More marijuana was seized by federal agents in the first nine months of 1982 than in all of 1981. Seizures of other drugs, including cocaine and heroin, was greater in 1982 than in 1981.
But no more than 10 percent of the drugs smuggled into the US is seized by law-enforcement officials, federal drug agents and others estimate. Even stepped-up federal drug enforcement efforts in south Florida and in southern coastal waters have had only limited effect.
And use of marijuana, heroin, and cocaine appears to be growing, according to data from the National Institute on Drug Abuse.
If the growing illicit-drug business is to be slowed, most experts agree, there needs to be a combination of: (1) greater efforts to stop the growth overseas of plants used in the drugs; (2) even greater enforcement efforts in the US and along its coasts; (3) more success in convincing American users, especially among the young, to stop using the drugs.

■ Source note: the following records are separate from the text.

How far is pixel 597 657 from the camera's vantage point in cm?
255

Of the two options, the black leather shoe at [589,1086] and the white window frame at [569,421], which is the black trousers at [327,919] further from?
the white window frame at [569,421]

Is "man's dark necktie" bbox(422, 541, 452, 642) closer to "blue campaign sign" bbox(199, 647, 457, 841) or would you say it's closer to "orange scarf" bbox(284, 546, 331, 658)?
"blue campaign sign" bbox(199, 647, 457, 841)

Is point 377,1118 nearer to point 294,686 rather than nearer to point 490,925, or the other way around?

A minority of analysts calls for a different approach: legalization of some or all of the now-illicit drugs, comparing efforts to block their use to efforts to enforce prohibition.
The US is talking with drug-producing and so-called conduit nations, but so far with little evidence of results. Many of the drug-producing regions are in remote parts of nations, which have little control over those areas.

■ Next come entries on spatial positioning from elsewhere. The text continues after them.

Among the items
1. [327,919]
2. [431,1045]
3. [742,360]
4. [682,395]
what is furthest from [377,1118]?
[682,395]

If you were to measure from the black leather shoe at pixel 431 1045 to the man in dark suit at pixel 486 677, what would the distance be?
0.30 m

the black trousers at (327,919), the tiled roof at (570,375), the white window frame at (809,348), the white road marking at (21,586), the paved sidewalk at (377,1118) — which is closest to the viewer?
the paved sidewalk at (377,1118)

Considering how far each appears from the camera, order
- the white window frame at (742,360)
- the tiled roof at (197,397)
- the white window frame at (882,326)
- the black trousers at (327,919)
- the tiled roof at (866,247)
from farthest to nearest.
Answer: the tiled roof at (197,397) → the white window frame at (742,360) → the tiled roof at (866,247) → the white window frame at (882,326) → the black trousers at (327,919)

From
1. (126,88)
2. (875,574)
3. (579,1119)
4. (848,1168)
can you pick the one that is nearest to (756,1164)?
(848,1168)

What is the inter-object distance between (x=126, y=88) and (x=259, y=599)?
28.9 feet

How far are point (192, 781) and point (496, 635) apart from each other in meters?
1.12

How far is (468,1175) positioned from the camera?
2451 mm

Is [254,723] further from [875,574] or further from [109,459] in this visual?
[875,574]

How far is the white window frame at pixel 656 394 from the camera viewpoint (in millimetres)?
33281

The Reagan administration has stepped up enforcement efforts in south Florida and now plans to copy those efforts by setting up a dozen task forces across the US. Most state and local police give the US Drug Enforcement Administration and Federal Bureau of Investigation high marks for their efforts in south Florida and welcome the new task forces. But, they say, enforcement alone is not enough. For every arrest made, for every marijuana ship caught, other smugglers and dealers are ready to step in.
Efforts to get users to stop taking drugs have few results that can be attributed with certainty to those efforts. But high school seniors have begun to use less marijuana, and their use of other drugs has apparently leveled off, surveys show. Parent groups have formed in almost every part of the US, studying the effects of drugs, lobbying against the legal sale of drug-related items, and trying to give school officials and young people information on the effects of drugs.